В комнату тут же вбежал Андрей, который был, по-видимому, единственным вменяемым человеком в этом доме и все эти дни присматривал за младшей племянницей и за хозяйством, в целом.
– Гена, она в парке, пошла с подружками в парк после школы, позвонила полчаса назад, сказала, что к обеду будет дома.
– В парке? После школы? – Геннадий Артемович начал успокаиваться, забормотал, – слава Богу… слава Богу…– А через несколько секунд в голос зарыдал, закрыв лицо обеими руками. Это были первые слезы после исчезновения сына – слезы полные горя, отчаяния и безысходности, неконтролируемые, жгучие, но приносящие израненной душе такое необходимое, хотя и мимолетное облегчение.
Следователи знаками показали Андрею, который усадил своего зятя в мягкое кресло и ненавязчиво похлопывал того по плечу, что провожать их не нужно.

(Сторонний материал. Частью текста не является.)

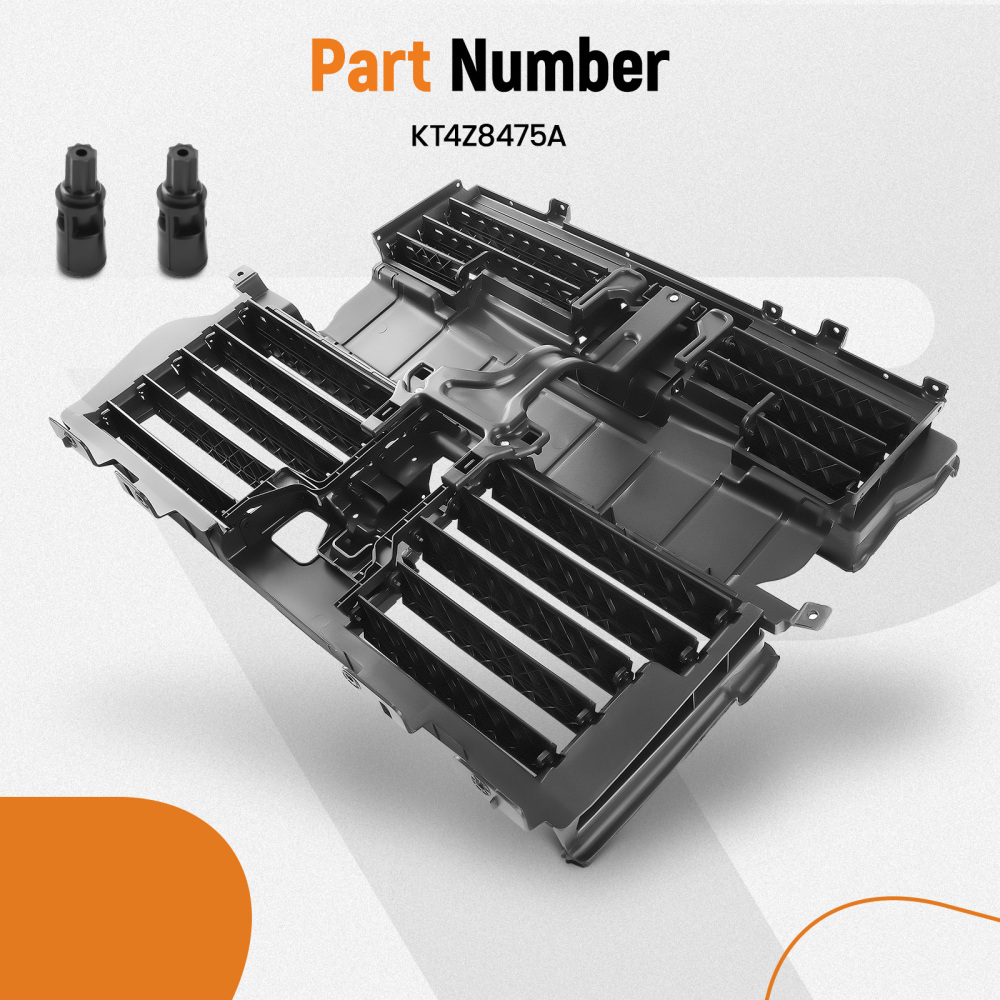 Part Number

KT4Z8475A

Уже подходя к машине, Городовой пришло на ум, что ее сегодняшний ночной кошмар был о старом большом доме, совсем не похожем на тот, из которого они только что вышли. Дом из сна был красивым и новым снаружи, но гнилым и уродливым изнутри. Во сне ей виделось, что вокруг дома растет множество невероятных, фантастических цветов и растений, опасных, ядовитых, зловещих, опутывающих и удушающих любого, кто к ним приблизится… Она резко обернулась, повинуясь какому – то безотчетному чувству, чтобы еще раз взглянуть на дом Хабаровых. Оттуда доносились приглушенные голоса мужчин – один вопрошающий, другой увещевающий – больше ничего ни слышно, ни видно не было. И тут боковым зрением Городовая заметила какое-то движение – в одном из окон дома на втором этаже пошевелилась занавеска. Но развернувшись в сторону этого окна и приглядевшись, она ничего не увидела. Молча открыв дверь, Городовая опустилась на пассажирское сиденье автомобиля, игнорируя вопросительный взгляд внимательно наблюдавшего за ней Крашникова.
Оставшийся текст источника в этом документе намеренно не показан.